But it’s taken on new meaning in recent years because effective IT departments have become crucial to a business' success. It makes sense, then, that IT job openings are just as crucial to fill — fast.  

“Companies that have open IT roles can lose anywhere from $12,000 to $42,000 per month, depending on how critical the role is,” says Amanda Cole, vice president of operations at eTeki, referring to research by ERE Media, a resource for HR and recruiting professionals. "The longer the position sits open, the more costly it is."

Headquartered in Tampa, eTeki aims to solve this issue, working with hiring managers and HR professionals who struggle to fill IT roles with the best possible candidates. 

'We’ve laid the foundation. The funds we are looking for are to accelerate to the next step.' Amanda Cole, vice president of operations for eTeki

Founded in 2015 by tech entrepreneur Bala Nemani, eTeki acts as a middleman of sorts between staffing and recruiting agencies and companies with open IT positions. With its 3,000-strong network of IT professionals from 85 countries who serve as freelance interviewers, eTeki conducts extensive, in-depth, on-demand video interviews designed to screen out unqualified candidates before their resumes even make it to the HR department.

“The interviewer speaks the same language as the hiring manager,” says Cole. “The recruiter does not — they don’t speak the language of technology at the same level of proficiency.”

Cole says eTeki’s services also reduce the strain on a company’s existing IT personnel, who don’t have to take time away from their day-to-day responsibilities to be involved in job interviews.

“Let’s say you’ve got three individuals on a technical interview panel,” she explains. “Those three people, if they were to prescreen 10 candidates, that’s 30 hours of their time, and they’re not working on important projects that contribute to a company’s bottom line. So now you’ve got technical debt piling up on the interviewer’s workload as well as the open position.”
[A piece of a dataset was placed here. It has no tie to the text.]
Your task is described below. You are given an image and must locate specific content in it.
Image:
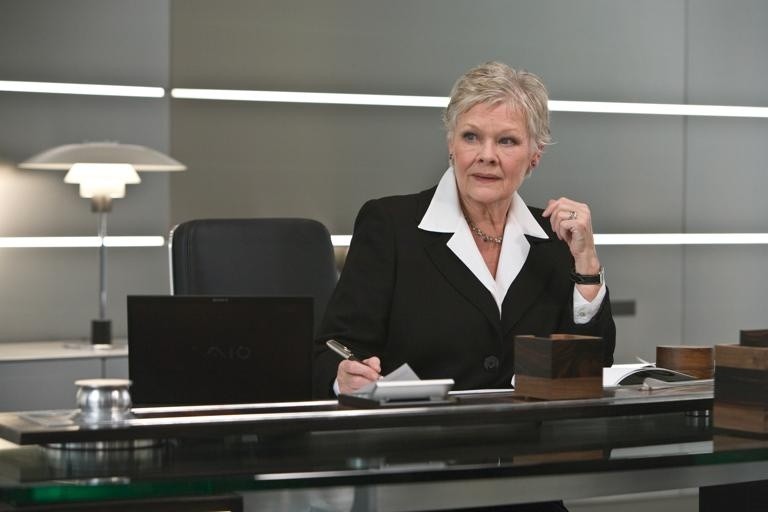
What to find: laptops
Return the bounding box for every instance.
[127,294,314,407]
Cole says eTeki has been conducting interviews since early 2016, which has given the company a great deal of data to analyze. The firm’s internal research reveals 87% of candidates for IT positions are unqualified for the roles they seek. It’s a sobering revelation — but also indicative of a huge and potentially lucrative niche in the HR space eTeki is poised to conquer.

Mark Wemple. Bala Nemani and Amanda Cole are seeking $1 million in investment to help them scale up eTeki.
Mark Wemple. Bala Nemani and Amanda Cole are seeking $1 million in investment to help them scale up eTeki.
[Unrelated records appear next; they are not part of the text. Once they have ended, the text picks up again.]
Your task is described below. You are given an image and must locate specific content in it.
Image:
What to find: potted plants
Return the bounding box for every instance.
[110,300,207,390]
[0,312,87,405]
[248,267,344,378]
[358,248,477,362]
“There are approximately 100,000 open IT jobs in the U.S. at any given moment,” says Cole, citing U.S. Bureau of Labor Statistics data. “For each of those jobs, companies are using at least two, if not three, sources of recruitment tools to fill those positions. But we have the potential to be screening anywhere from five to 30 candidates for every one of those roles, per recruiter.”

Company officials decline to disclose specific sales figures, only to say it brings in five-figure revenues every month, using a couple of different pricing mechanisms. In one, the client pays a fee per interview. But Cole says the majority of the company’s clients have signed up on an ongoing, subscription basis, in which they pay a monthly fee for a certain volume of interviews. The company offers clients a 10% discount for bulk interview purchases.
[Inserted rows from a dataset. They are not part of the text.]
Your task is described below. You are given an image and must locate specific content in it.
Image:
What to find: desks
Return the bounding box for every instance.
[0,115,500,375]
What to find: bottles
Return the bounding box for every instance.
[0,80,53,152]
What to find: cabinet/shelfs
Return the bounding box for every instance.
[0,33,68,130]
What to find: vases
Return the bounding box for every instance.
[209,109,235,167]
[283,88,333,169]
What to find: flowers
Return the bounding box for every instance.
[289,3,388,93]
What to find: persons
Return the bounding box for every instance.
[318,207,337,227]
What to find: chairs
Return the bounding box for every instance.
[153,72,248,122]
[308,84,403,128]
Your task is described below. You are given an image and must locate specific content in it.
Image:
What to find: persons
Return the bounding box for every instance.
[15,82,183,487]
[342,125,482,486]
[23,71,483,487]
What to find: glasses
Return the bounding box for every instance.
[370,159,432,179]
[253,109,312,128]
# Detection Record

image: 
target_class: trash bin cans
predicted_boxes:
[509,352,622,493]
Cole and Nemani expect the company’s performance to rise in the coming months and years as eTeki wins investment that will help it better market its services to the world’s leading staffing and recruiting agencies. Locally, one of its major clients is WilsonHCG, a Tampa-based talent recruitment agency with offices in London, Toronto and Singapore.

Marketing and messaging are hurdles eTeki will have to overcome. Although it boasts 35 clients, mostly split between the United States and India, it faces stiff competition in the talent-search industry. The company seeks $1 million in investment capital for marketing, hiring more sales personnel and increasing its capacity to conduct interviewer certifications.

“We want to expand our presence in the HR tech community,” says Cole. “We’ve laid the foundation. The funds we are looking for are to accelerate to the next step.”